|
But somewhere, sometime soon the
story slaps you out of your slumber. And before you know it,
you are in it—watching Dorothy’s designer dad call upon
the holidaying CV to play Holmes. In a matter of a few hours
and several dollars, CV is ostensibly on the murder trail. The
"work junkie" that he is, CV has already been
snooping around for details on Reggie Bell–a rich gem trader
with a "sex life of a rabbit".
Loads of
American humour, sometimes bawdy, but you are on a thrilling
road ahead as CV begins to ask some brilliant questions.

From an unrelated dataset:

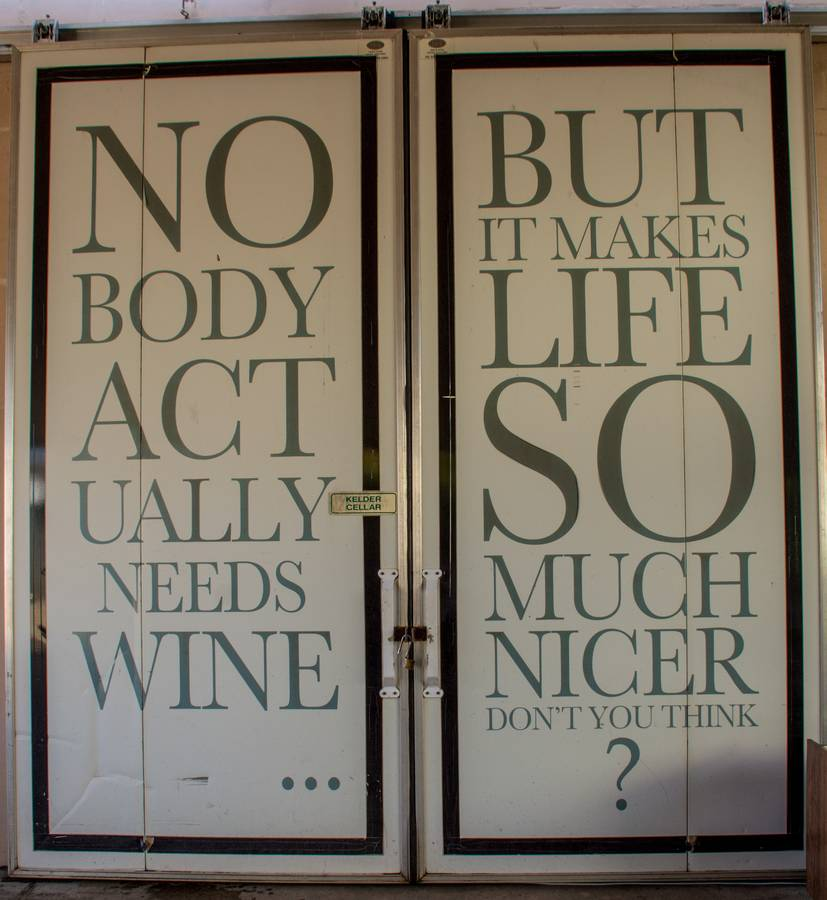Doors with slogan Nobody actually needs wine but it makes life so much nicer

Maggie as "fellow inhaler" and Maud as a bridge
partner of a friend of Michael’s mother play Dr Watson to
the hilt.
Dorothy, the
reconstructed heroine of Cambrai, is a tantalising woman with
many personas. A rich society woman, a grubby ragamuffin, a
millionaire’s tart who fixes her Arab boyfriend’s gambling
fortunes, a girl raped by the familiar and the strange, a
businesswoman who can kill or even be killed for a few
precious stones... it is hard to tell who the real Dorothy is.
Even harder
is to tell who killed her. Her grieving bisexual boyfriend
Michael who stands to inherit her large fortune; her Arab
lover Mahmoud who also raped her once; Bundy, the owner of
Casino Vegas who disappears mysteriously; her paedophile
father and partner in the gem trade... CV has a confounding
list of suspects. But like he says "no one has a motive.

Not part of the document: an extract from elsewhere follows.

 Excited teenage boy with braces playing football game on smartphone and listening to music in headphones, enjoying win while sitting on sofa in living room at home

Everyone has an alibi. I’ll just shake a few trees."
While he is on his tree-shaking mission, you see him fall
hopelessly in love with Emma—Dorothy’s buddy and also a
suspect. But soon it is murder time again. This time, in true
Lankan style, another person is bumped off with a bomb!
Cambrai peels
every layer of her mystery with élan, without a fuss. But
each revelation is a shocker. One time Emma spots Mahmoud at a
haze party and panics. She later tells CV the Arab had raped
Dorothy. Another time, CV visits Michael’s mother who first
makes love to him and then tells him Michael is actually
Dorothy’s half-brother. Wow! The author etches her
characters with dexterity. The unflappable, lovable Maud; the
beautiful, brainy and feminist Maggie; the pot-bellied,
bald-headed, passionate but very cerebral CV, the pervert
Reggie, the kleptomaniac Bundy, Teddy, Soongs, Della, Ali,
Perera, Frances... the sheer number of players baffle you. But
all of them are irrevocably joined by Dorothy’s murder and
CV leads one of them to the noose.
Cambrai’s mystery doesn’t
exactly take you by the jugular, but she is brilliant with her
glimpses of a nation ravaged by civil strife, crime,
corruption and murder. She is witty, wicked and offers
delectable slices of the American and English life. And that
lifts what could have been a morbid, ordinary crime thriller.